* _The exercise_: Do not carry the pictures over; copy every other part of the entries exactly.

=== Supplied entries ===

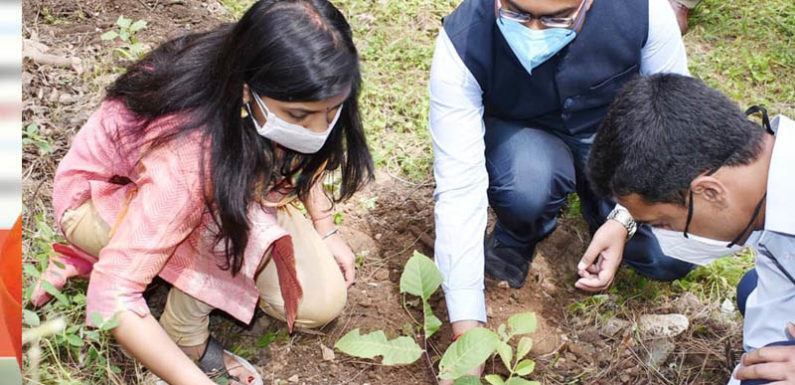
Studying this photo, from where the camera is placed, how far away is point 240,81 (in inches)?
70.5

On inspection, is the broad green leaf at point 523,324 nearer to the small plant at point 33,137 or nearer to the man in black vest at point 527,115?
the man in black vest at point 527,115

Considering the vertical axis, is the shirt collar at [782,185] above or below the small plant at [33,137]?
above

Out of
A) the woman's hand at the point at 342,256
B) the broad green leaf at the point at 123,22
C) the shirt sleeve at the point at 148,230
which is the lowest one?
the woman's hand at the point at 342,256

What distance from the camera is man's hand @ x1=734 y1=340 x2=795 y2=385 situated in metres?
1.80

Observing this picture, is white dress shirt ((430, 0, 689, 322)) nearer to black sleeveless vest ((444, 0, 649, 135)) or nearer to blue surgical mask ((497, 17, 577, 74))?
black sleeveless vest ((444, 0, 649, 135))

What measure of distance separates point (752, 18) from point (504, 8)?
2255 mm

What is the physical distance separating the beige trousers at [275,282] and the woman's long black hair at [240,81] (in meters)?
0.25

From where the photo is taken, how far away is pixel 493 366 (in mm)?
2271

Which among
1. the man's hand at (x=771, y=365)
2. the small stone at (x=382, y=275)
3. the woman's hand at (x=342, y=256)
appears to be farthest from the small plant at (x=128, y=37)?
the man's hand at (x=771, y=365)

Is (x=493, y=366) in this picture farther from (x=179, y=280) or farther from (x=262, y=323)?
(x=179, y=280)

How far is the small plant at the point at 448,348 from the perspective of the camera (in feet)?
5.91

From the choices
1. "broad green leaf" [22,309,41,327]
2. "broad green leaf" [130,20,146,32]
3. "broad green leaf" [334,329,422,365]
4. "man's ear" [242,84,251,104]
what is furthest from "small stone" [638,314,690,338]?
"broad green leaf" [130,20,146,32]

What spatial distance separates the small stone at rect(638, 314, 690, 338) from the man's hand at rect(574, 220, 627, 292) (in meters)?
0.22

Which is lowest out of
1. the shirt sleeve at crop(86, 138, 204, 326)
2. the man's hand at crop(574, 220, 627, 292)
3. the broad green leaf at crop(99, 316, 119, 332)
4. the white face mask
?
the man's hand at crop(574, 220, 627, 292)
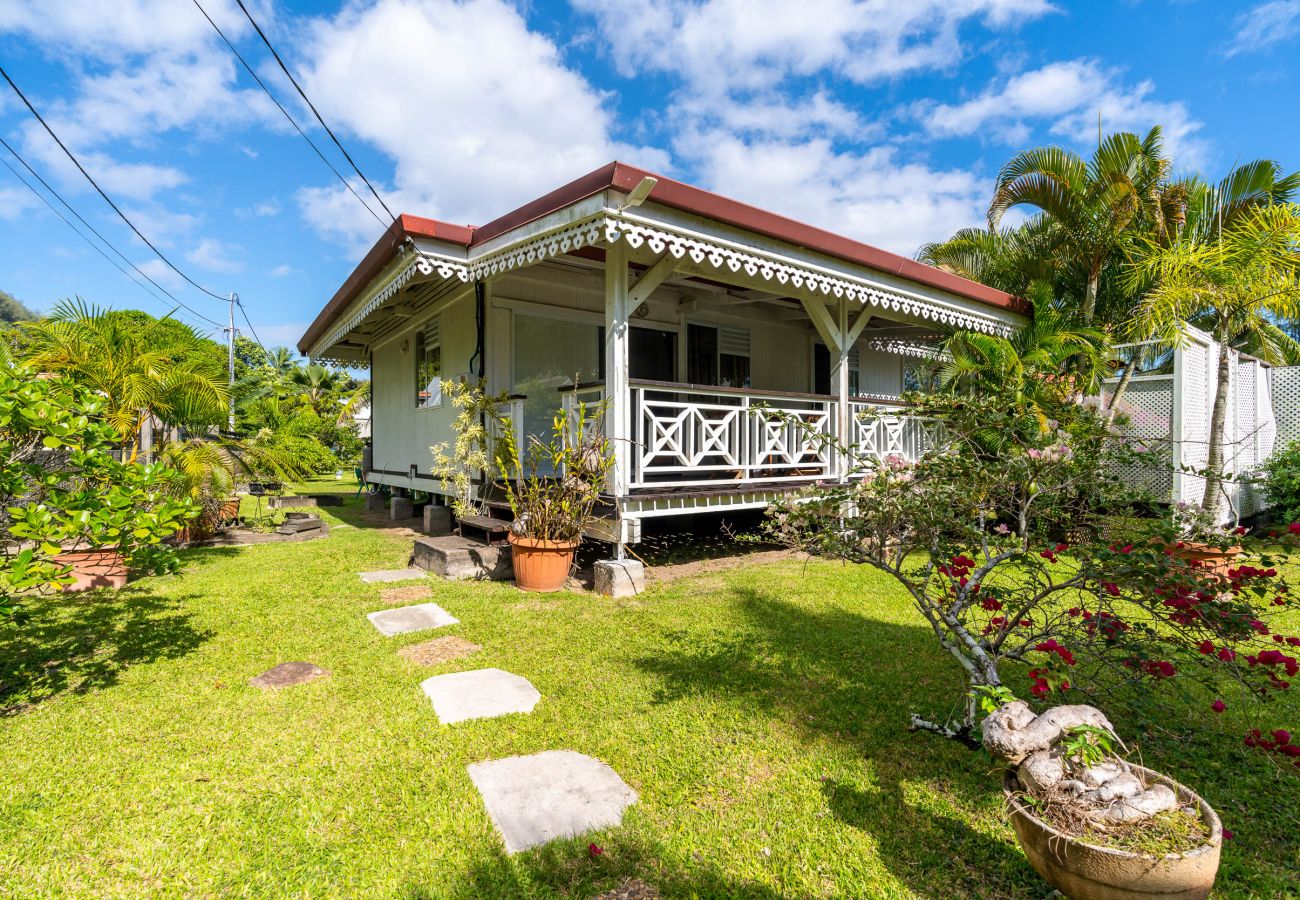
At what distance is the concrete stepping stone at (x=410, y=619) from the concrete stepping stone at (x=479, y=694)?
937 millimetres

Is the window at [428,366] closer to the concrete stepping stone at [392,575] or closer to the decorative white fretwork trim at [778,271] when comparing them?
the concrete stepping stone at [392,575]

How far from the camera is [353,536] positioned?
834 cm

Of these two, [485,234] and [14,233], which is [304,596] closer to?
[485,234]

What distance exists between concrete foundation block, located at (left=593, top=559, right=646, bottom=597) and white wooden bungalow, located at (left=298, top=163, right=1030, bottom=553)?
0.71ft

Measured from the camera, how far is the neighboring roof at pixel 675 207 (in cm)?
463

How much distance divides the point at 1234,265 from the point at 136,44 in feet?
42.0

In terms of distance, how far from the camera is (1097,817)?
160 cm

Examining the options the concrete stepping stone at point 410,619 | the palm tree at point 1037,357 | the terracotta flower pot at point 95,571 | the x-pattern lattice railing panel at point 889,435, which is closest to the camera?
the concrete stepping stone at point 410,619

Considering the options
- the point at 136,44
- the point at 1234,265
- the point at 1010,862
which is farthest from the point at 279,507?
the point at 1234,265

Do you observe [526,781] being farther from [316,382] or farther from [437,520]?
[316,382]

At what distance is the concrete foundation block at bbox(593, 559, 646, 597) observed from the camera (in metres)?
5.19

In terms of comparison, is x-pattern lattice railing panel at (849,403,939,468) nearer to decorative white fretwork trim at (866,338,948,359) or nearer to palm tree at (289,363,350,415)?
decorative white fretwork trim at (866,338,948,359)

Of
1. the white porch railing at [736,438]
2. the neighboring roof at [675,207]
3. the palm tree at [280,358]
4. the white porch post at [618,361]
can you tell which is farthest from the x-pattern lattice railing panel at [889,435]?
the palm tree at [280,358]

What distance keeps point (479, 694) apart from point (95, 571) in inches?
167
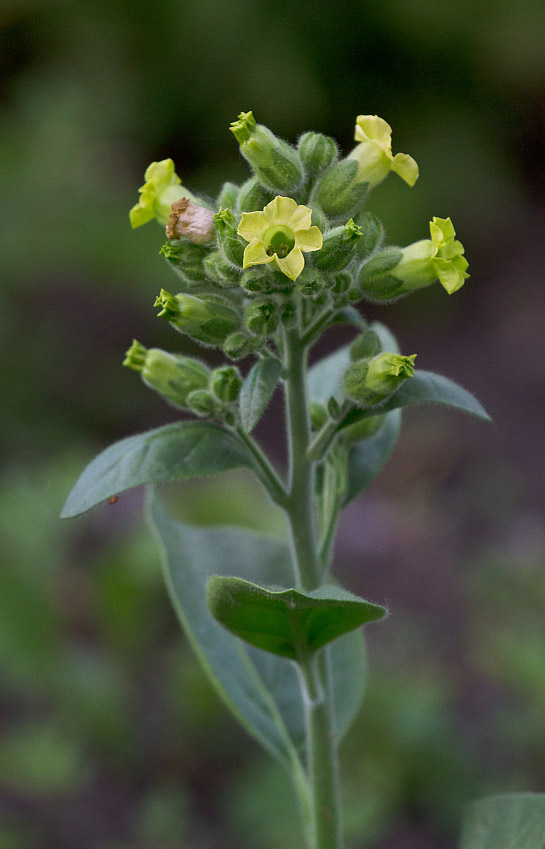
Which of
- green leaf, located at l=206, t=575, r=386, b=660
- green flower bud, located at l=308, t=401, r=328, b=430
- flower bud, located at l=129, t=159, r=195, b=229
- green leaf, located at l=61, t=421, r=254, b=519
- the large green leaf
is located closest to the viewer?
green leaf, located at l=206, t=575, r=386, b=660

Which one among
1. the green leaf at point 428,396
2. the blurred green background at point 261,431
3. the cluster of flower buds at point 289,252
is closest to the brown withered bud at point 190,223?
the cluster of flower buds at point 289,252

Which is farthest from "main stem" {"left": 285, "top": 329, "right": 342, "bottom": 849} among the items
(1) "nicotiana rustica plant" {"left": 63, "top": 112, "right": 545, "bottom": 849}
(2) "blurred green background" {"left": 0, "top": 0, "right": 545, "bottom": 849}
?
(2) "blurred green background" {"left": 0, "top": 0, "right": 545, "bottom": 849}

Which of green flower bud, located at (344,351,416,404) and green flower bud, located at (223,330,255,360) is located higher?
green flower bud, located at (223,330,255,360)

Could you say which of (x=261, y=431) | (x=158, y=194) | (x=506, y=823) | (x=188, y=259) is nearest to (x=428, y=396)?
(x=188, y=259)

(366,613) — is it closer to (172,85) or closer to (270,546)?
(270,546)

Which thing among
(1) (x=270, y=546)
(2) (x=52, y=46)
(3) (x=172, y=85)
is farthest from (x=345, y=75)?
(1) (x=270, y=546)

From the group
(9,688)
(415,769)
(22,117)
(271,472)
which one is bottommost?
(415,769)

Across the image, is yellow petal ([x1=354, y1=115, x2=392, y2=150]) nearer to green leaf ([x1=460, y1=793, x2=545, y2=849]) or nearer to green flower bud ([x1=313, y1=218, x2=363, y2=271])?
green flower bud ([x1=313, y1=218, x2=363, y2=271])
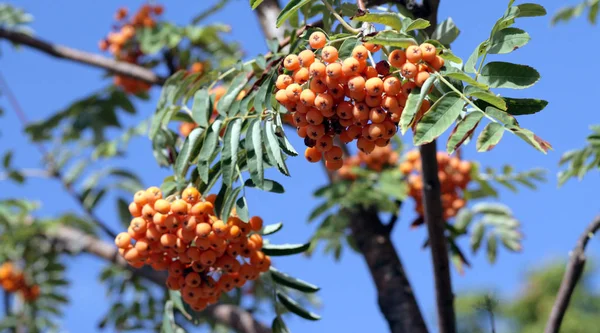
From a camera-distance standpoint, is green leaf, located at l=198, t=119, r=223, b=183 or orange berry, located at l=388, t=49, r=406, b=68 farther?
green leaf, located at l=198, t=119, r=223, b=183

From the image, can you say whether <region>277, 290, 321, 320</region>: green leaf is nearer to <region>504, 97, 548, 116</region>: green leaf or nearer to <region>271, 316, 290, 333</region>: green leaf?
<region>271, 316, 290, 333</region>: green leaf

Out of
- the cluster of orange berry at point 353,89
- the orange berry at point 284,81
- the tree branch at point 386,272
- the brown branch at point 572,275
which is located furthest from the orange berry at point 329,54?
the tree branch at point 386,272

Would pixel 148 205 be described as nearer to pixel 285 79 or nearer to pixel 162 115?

===

* _Expected answer_:
Studying this photo, from where the camera is placed, how far away is point 240,81 (in inches)?
70.5

On inspection, is the broad green leaf at point 523,324 nearer to the small plant at point 33,137 or nearer to the man in black vest at point 527,115?
the man in black vest at point 527,115

Considering the vertical axis, is the shirt collar at [782,185] above or below the small plant at [33,137]?
above

Out of
A) the woman's hand at the point at 342,256
B) the broad green leaf at the point at 123,22
C) the shirt sleeve at the point at 148,230
which is the lowest one?
the woman's hand at the point at 342,256

What distance from the camera is man's hand @ x1=734 y1=340 x2=795 y2=385 situated in metres?
1.80

Observing this picture, is white dress shirt ((430, 0, 689, 322)) nearer to black sleeveless vest ((444, 0, 649, 135)) or nearer to blue surgical mask ((497, 17, 577, 74))?
black sleeveless vest ((444, 0, 649, 135))

What measure of distance separates point (752, 18) from point (504, 8)?
2255 mm

What is the physical distance separating the beige trousers at [275,282] and the woman's long black hair at [240,81] (in meters)?
0.25

From where the photo is taken, how far away is pixel 493 366 (in mm)?
2271

Which among
1. the man's hand at (x=771, y=365)
2. the small stone at (x=382, y=275)
3. the woman's hand at (x=342, y=256)
appears to be farthest from the small plant at (x=128, y=37)?
the man's hand at (x=771, y=365)

Is (x=493, y=366) in this picture farther from (x=179, y=280) or farther from (x=262, y=323)?
(x=179, y=280)

How far is the small plant at the point at 448,348 from the perspective of the camera (in feet)?
5.91

From the choices
1. "broad green leaf" [22,309,41,327]
2. "broad green leaf" [130,20,146,32]
3. "broad green leaf" [334,329,422,365]
4. "man's ear" [242,84,251,104]
what is furthest from "small stone" [638,314,690,338]?
"broad green leaf" [130,20,146,32]

What spatial distance separates the small stone at rect(638, 314, 690, 338) from the man's hand at rect(574, 220, 627, 292) (in meters)?
0.22

Which is lowest out of
1. the shirt sleeve at crop(86, 138, 204, 326)
2. the man's hand at crop(574, 220, 627, 292)
3. the broad green leaf at crop(99, 316, 119, 332)
4. the white face mask
?
the man's hand at crop(574, 220, 627, 292)
At what distance is the concrete stepping stone at (x=410, y=619) from the concrete stepping stone at (x=479, y=694)?
937 millimetres

Is the window at [428,366] closer to the concrete stepping stone at [392,575] or closer to the decorative white fretwork trim at [778,271] when comparing them?
the concrete stepping stone at [392,575]

How far from the camera is [353,536] positioned?
834 cm

Of these two, [485,234] and [14,233], which is [304,596] closer to?
[485,234]

What distance exists between concrete foundation block, located at (left=593, top=559, right=646, bottom=597) and white wooden bungalow, located at (left=298, top=163, right=1030, bottom=553)?
0.71ft

Measured from the camera, how far is the neighboring roof at pixel 675 207 (in cm)?
463

How much distance divides the point at 1234,265 from the point at 136,44 in feet?
42.0

In terms of distance, how far from the camera is (1097,817)?
160 cm

Examining the options the concrete stepping stone at point 410,619 | the palm tree at point 1037,357 | the terracotta flower pot at point 95,571 | the x-pattern lattice railing panel at point 889,435, which is closest to the camera?
the concrete stepping stone at point 410,619

Considering the options
- the point at 136,44
- the point at 1234,265
- the point at 1010,862
which is farthest from the point at 279,507?
the point at 1234,265

Do you observe [526,781] being farther from [316,382] or farther from [437,520]?
[316,382]

At what distance is the concrete foundation block at bbox(593, 559, 646, 597) observed from the camera (in metres)?
5.19

In terms of comparison, is x-pattern lattice railing panel at (849,403,939,468) nearer to decorative white fretwork trim at (866,338,948,359) or nearer to palm tree at (289,363,350,415)?
decorative white fretwork trim at (866,338,948,359)

Of
1. the white porch railing at [736,438]
2. the neighboring roof at [675,207]
3. the palm tree at [280,358]
4. the white porch post at [618,361]
can you tell which is farthest from the x-pattern lattice railing panel at [889,435]?
the palm tree at [280,358]

What distance keeps point (479, 694) apart from point (95, 571) in inches?
167
Which of
- green leaf, located at l=206, t=575, r=386, b=660
- green flower bud, located at l=308, t=401, r=328, b=430
- flower bud, located at l=129, t=159, r=195, b=229
- green leaf, located at l=61, t=421, r=254, b=519
- the large green leaf
is located closest to the viewer?
green leaf, located at l=206, t=575, r=386, b=660

Which one among
1. the green leaf at point 428,396
2. the blurred green background at point 261,431
3. the cluster of flower buds at point 289,252
is closest to the brown withered bud at point 190,223?
the cluster of flower buds at point 289,252

Which is farthest from "main stem" {"left": 285, "top": 329, "right": 342, "bottom": 849} among the items
(1) "nicotiana rustica plant" {"left": 63, "top": 112, "right": 545, "bottom": 849}
(2) "blurred green background" {"left": 0, "top": 0, "right": 545, "bottom": 849}
?
(2) "blurred green background" {"left": 0, "top": 0, "right": 545, "bottom": 849}

Which of green flower bud, located at (344,351,416,404) and green flower bud, located at (223,330,255,360) is located higher?
green flower bud, located at (223,330,255,360)

Could you say which of (x=261, y=431) | (x=158, y=194) | (x=506, y=823) | (x=188, y=259) is nearest to (x=428, y=396)?
(x=188, y=259)

(366,613) — is it closer to (172,85) or closer to (270,546)?
(270,546)

Which thing among
(1) (x=270, y=546)
(2) (x=52, y=46)
(3) (x=172, y=85)
is farthest from (x=345, y=75)?
(1) (x=270, y=546)

From the group
(9,688)
(415,769)
(22,117)
(271,472)
which one is bottommost?
(415,769)

Across the image, is yellow petal ([x1=354, y1=115, x2=392, y2=150]) nearer to green leaf ([x1=460, y1=793, x2=545, y2=849]) or nearer to green flower bud ([x1=313, y1=218, x2=363, y2=271])?
green flower bud ([x1=313, y1=218, x2=363, y2=271])
From a camera-distance standpoint, is green leaf, located at l=198, t=119, r=223, b=183 or orange berry, located at l=388, t=49, r=406, b=68 farther?
green leaf, located at l=198, t=119, r=223, b=183

From the image, can you say whether <region>277, 290, 321, 320</region>: green leaf is nearer to <region>504, 97, 548, 116</region>: green leaf or nearer to <region>271, 316, 290, 333</region>: green leaf?
<region>271, 316, 290, 333</region>: green leaf

Out of
- the cluster of orange berry at point 353,89
- the orange berry at point 284,81
- the tree branch at point 386,272
- the brown branch at point 572,275
which is located furthest from the orange berry at point 329,54?
the tree branch at point 386,272

Would pixel 148 205 be described as nearer to pixel 285 79 or nearer to pixel 162 115?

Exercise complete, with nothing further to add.